» Selection
+++++
LGBTQI+ Representation in Higher Education
In our latest research reflection, Damon Young – one of the School of Education’s doctoral students – discusses his experience of growing-up knowingly gay in mainstream education and the need for better representation on courses, specifically in Higher Education.
When I was 14, I had a girlfriend, even though I knew I was attracted to men at the age of 7/8 years old. Why? As a cis gay man, I have always been aware of prejudices that (still) exist in UK society. Whilst there have been many advances for gender and sexual orientation protections in law in the UK (Equality Act 2010), it still feels that there is a long way to go to not feel like 'the other'.
During my experience of the education system in England – including primary, secondary, 6th form college and university – there was never any LGBTQI+ representation in my course materials. I often told myself I cannot be normal because from books, videos and even homework, I never felt represented. Hiding my sexuality was something I never questioned, and just did.
Reports produced by the UK and LGBT Youth Scotland (Government Equalities Office, 2018; LGBT Youth Scotland, 2017) suggest that life is generally improving for people who identify as lesbian or gay, though there is still a large amount of work to be done.
Scotland became the first country in the world to ensure curricular LGBT representation via the Curriculum for Excellence, after consulting organisations including LGBT Youth Scotland and Stonewall Scotland, who also provide training to schools, if needed (Education Scotland, 2020). The UK Government followed suit, and in a landmark ruling also decided that LGBT representation should be included in the English curriculum (Department for Education, 2019). This is a major step forward for LGBT representation in mainstream education.
Through conducting a systematic review (which can be downloaded here), I found that there were three main issues: university campus climates are heteronormative; there is a lack of representation on university campuses; and discrimination against LGBTQI+ people still takes place, whether overtly or covertly. Perhaps what surprised me most was that students aged 18+ were still concealing their sexual orientation and gender identity. My inner 14-year-old self burst with emotions upon reading narrative studies where students express trying to conceal these facets of their identity from people on their courses and those they live with.
+++++
» Provided information
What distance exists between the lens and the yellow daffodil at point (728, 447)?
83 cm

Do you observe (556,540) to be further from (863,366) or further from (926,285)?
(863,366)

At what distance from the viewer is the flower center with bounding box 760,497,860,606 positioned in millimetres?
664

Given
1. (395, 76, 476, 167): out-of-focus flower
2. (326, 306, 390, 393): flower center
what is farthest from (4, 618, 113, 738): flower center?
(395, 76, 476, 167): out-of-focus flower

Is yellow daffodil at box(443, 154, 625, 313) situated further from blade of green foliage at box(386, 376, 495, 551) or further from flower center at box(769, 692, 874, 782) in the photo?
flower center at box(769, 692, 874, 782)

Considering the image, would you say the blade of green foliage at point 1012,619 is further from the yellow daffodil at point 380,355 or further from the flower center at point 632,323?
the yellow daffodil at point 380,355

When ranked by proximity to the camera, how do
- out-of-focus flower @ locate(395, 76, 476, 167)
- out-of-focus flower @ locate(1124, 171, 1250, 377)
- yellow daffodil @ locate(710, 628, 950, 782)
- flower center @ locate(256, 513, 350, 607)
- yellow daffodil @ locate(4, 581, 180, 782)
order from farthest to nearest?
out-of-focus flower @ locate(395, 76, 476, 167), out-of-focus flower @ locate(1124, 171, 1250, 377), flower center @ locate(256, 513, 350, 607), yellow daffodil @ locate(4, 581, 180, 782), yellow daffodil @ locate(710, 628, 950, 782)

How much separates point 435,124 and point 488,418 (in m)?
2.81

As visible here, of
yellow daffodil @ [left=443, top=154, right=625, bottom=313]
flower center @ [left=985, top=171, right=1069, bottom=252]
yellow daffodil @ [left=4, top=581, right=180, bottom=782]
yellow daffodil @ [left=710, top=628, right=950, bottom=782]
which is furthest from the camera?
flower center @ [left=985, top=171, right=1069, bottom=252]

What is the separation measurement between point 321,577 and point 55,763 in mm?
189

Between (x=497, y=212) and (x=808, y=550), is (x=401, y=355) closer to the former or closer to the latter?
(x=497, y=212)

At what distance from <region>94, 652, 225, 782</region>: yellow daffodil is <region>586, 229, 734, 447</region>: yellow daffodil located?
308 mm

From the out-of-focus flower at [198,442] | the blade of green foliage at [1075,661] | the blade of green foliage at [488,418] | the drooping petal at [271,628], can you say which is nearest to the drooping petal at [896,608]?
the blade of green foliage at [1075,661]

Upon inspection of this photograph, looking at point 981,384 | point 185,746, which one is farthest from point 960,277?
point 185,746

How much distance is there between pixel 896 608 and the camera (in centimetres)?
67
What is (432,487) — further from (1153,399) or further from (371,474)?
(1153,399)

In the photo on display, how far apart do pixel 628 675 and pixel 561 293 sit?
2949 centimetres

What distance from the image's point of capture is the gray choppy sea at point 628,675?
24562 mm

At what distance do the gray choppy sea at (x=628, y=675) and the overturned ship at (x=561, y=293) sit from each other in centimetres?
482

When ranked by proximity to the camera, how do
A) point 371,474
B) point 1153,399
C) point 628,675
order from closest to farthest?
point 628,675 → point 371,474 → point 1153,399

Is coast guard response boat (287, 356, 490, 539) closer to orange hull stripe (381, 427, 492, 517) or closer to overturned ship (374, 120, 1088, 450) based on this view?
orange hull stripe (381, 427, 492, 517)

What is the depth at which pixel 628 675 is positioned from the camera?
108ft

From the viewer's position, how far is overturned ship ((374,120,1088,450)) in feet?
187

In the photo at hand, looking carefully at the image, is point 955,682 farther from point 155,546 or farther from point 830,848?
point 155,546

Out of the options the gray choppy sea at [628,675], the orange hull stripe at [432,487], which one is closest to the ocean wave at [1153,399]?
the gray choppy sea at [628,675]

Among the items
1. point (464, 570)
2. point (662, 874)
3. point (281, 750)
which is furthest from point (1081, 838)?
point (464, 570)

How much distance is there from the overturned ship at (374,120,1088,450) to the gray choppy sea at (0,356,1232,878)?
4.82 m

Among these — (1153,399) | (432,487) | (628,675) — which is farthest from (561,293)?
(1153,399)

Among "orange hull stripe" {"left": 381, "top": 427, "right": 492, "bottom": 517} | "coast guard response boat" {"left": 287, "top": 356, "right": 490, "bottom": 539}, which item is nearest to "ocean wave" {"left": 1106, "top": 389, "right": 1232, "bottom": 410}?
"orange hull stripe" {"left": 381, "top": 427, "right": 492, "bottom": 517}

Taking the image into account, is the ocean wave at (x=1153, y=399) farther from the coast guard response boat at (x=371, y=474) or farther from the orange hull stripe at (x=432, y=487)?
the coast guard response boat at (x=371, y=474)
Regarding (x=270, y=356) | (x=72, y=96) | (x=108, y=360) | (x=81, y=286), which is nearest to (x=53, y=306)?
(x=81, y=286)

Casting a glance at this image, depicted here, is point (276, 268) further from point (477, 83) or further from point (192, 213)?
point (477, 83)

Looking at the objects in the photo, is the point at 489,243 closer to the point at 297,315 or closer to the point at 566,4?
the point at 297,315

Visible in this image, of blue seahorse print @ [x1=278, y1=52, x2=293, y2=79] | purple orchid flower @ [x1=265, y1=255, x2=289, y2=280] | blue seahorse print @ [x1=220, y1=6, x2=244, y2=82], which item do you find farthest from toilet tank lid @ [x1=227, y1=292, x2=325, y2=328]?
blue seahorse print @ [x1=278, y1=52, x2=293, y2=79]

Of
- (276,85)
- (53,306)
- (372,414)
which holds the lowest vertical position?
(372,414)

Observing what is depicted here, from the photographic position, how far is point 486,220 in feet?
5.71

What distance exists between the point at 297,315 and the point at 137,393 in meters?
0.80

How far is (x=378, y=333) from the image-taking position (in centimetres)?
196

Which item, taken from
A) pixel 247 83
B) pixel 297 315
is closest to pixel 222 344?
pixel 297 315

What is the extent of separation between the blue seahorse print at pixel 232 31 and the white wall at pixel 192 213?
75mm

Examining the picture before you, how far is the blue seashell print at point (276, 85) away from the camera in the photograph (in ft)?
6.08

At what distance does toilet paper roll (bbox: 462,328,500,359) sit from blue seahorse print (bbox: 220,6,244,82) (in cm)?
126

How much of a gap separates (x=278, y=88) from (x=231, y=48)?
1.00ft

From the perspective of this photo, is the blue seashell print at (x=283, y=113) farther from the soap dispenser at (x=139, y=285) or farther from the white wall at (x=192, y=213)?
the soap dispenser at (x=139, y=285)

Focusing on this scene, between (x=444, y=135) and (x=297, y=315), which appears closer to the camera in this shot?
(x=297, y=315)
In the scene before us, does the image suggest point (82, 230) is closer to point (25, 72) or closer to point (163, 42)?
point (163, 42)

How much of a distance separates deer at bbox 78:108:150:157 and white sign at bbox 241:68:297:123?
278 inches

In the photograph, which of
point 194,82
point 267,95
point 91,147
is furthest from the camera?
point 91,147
+++++
» Prompt
In the reflection on LGBTQI+ representation in higher education, which country became the first in the world to ensure curricular LGBT representation?

» Exercise output
Scotland